A0942
Title: Extreme-value modelling of migratory bird arrival dates: Insights from citizen science data
Authors: Jonathan Koh - ETH Zurich (Switzerland) [presenting]
Abstract: Citizen science mobilizes many observers and gathers huge datasets, but often without strict sampling protocols, resulting in observation biases due to heterogeneous sampling effort, which can lead to biased predictions. A spatio-temporal Bayesian hierarchical model is developed for bias-corrected estimation of arrival dates of the first migratory bird individuals at their breeding sites. Higher sampling effort could be correlated with earlier observed dates. Data fusion of two citizen-science datasets is implemented with fundamentally different protocols (Breeding Bird Survey, eBird), and posterior distributions of the latent process are obtained, which contain four spatial components endowed with Gaussian process priors: Species niche, sampling effort, position, and scale parameters of annual first arrival date. The data layer consists of four response variables: Counts of observed eBird locations (Poisson), presence or absence at observed eBird locations (Binomial), BBS occurrence counts (Poisson), and first arrival dates (generalized extreme-value).

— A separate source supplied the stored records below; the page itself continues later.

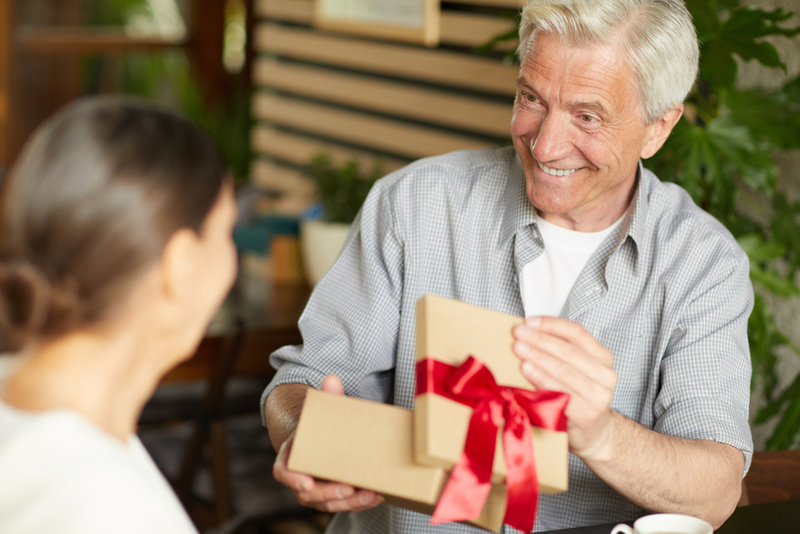 Opening Presents at the Party | Shutterstock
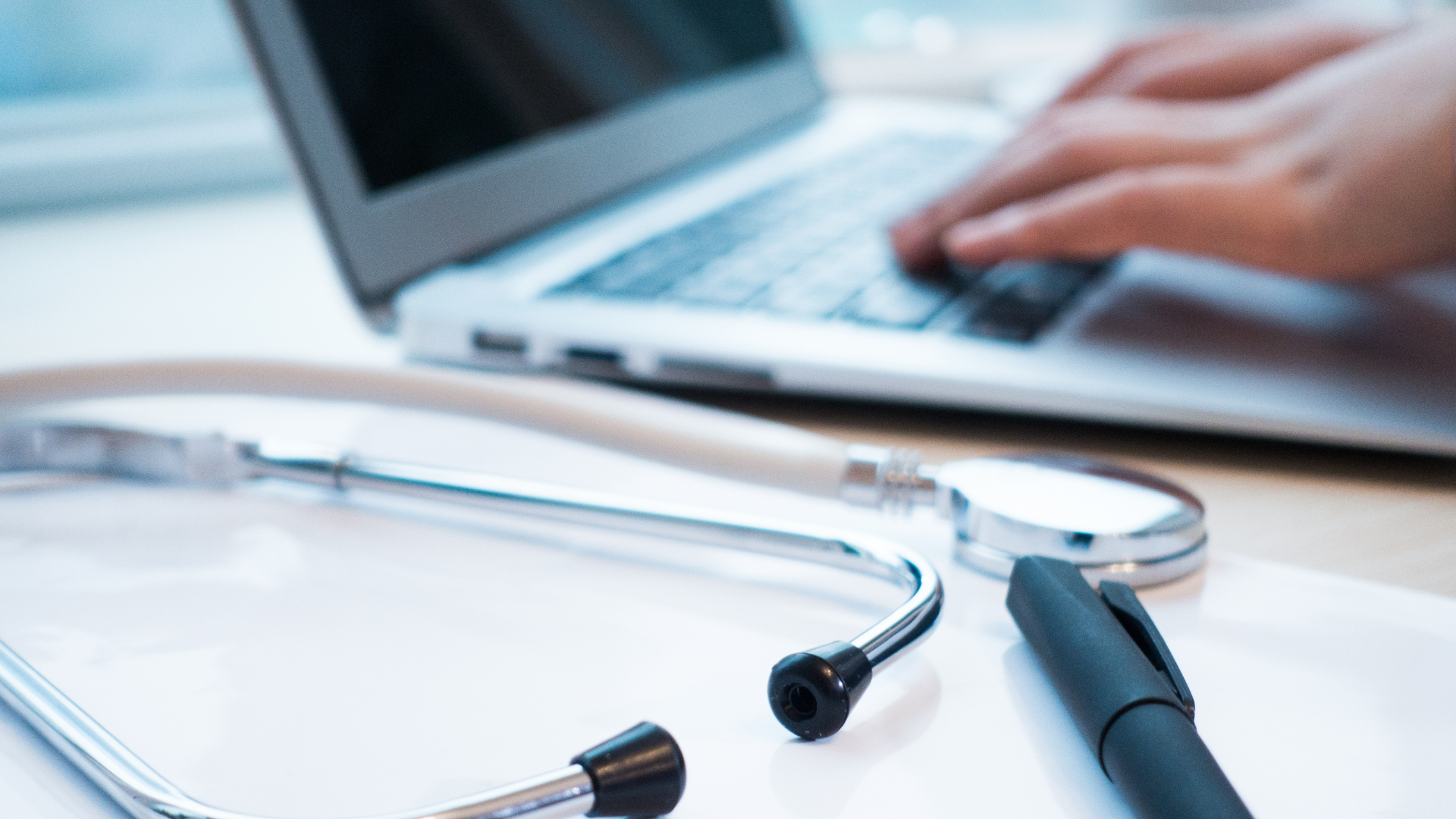A healthcare professional typing on a keyboard.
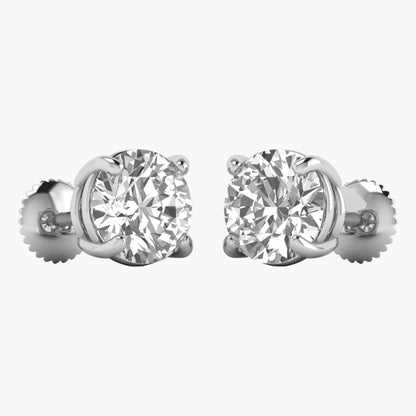 Pair of diamond stud earrings on a white background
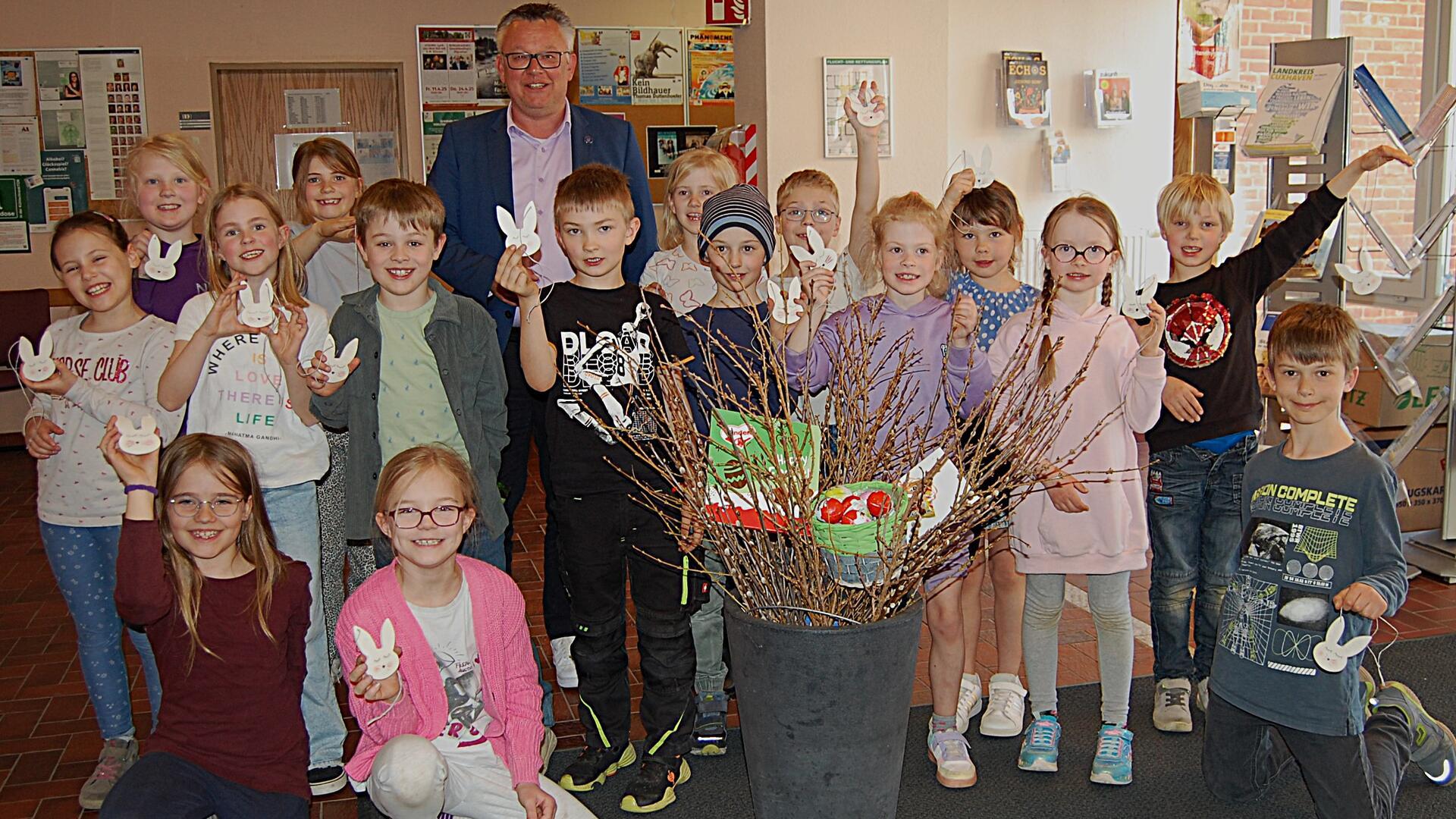 Viele Kinder und ein Erwachsener stehen in einer Gruppe zusammen.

The aim is to devise a Markov chain Monte Carlo scheme and check by simulation that the latent process components are identifiable. The model is applied to several migratory bird species in the northeastern US for 2001-2021, and it is found that the sampling effort significantly modulates the observed first arrival dates. This relationship is exploited to effectively bias-correct predictions of the true first arrivals.